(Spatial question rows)
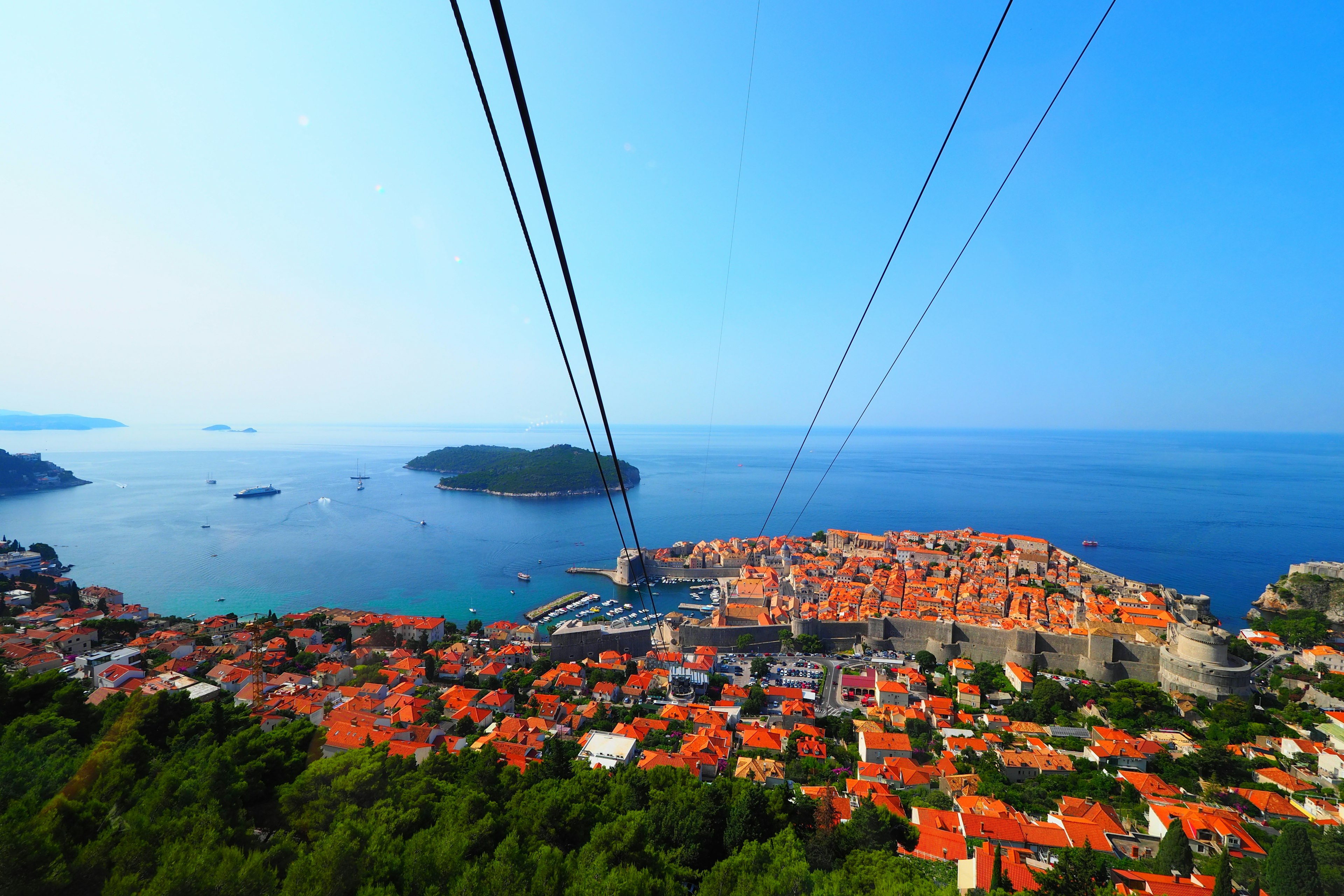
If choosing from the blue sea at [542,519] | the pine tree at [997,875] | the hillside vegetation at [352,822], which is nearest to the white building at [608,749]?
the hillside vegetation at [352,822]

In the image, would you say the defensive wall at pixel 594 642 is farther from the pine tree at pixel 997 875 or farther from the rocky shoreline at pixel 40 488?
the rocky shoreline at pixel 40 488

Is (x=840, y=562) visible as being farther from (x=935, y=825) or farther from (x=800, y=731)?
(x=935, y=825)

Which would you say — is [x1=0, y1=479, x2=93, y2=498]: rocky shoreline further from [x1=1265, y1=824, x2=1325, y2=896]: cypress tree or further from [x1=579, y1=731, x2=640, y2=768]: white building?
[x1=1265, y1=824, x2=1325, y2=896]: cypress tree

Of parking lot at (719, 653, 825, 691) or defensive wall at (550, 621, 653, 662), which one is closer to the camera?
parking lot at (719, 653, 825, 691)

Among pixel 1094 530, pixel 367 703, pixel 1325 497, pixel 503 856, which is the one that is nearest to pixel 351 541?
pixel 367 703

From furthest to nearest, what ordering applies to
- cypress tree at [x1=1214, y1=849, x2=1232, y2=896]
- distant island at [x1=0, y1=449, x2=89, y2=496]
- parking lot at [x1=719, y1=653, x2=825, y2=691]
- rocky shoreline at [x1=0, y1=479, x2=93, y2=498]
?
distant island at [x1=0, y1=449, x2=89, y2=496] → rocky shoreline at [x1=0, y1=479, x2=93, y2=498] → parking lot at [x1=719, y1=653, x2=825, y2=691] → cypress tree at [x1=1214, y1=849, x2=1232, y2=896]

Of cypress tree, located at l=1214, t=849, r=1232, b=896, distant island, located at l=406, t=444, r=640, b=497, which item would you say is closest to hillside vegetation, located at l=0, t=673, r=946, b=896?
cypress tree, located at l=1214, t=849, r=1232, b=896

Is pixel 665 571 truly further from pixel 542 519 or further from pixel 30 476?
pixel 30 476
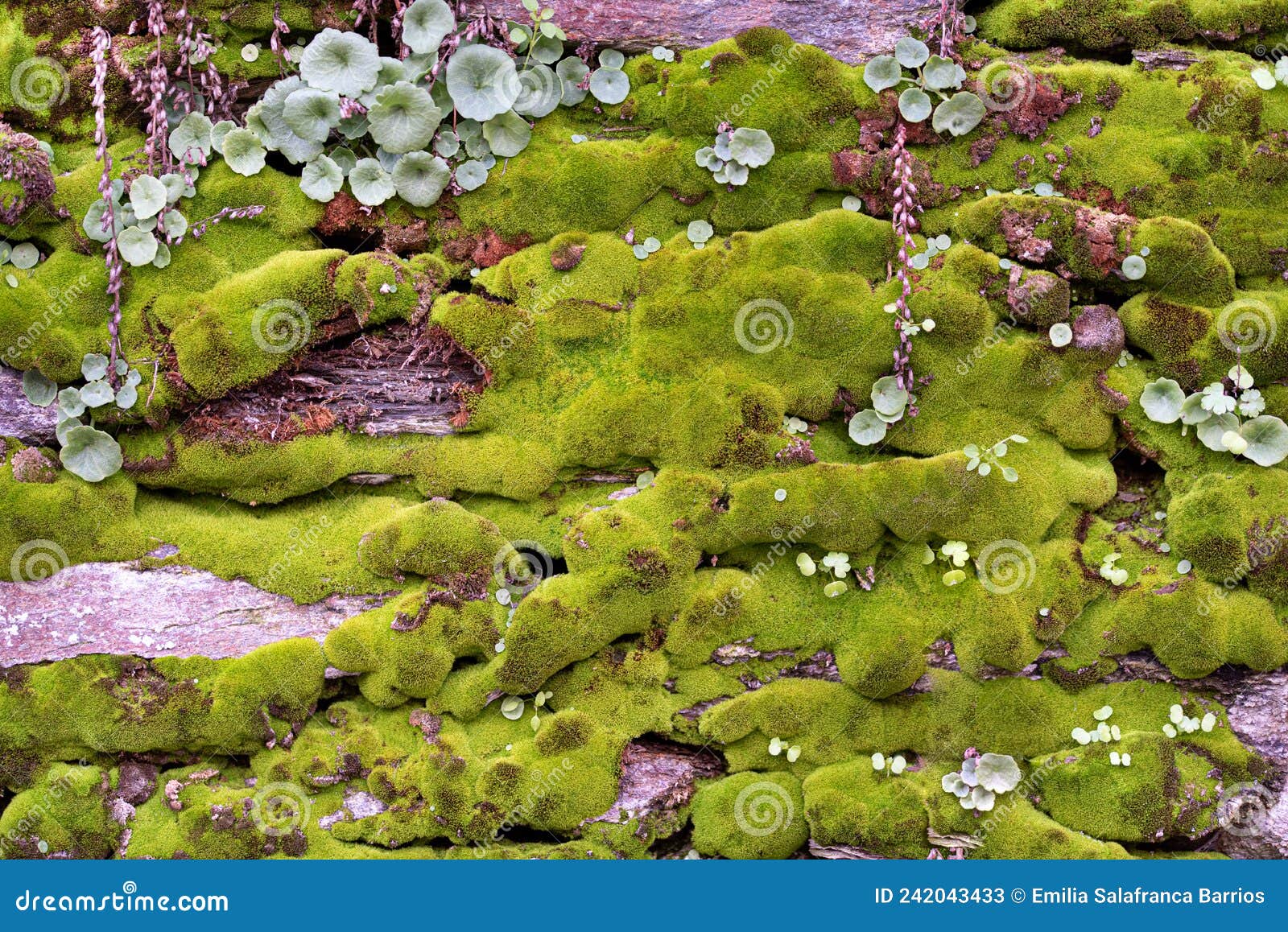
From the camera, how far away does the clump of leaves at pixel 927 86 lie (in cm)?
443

* **Written problem**
Copy out the rows word for word, beginning at the line that contains "From the camera, how" and continuing through the last line of the rows.

* **The result**
From the camera, how far away does the clump of leaves at pixel 927 86 lie (in cm)?
443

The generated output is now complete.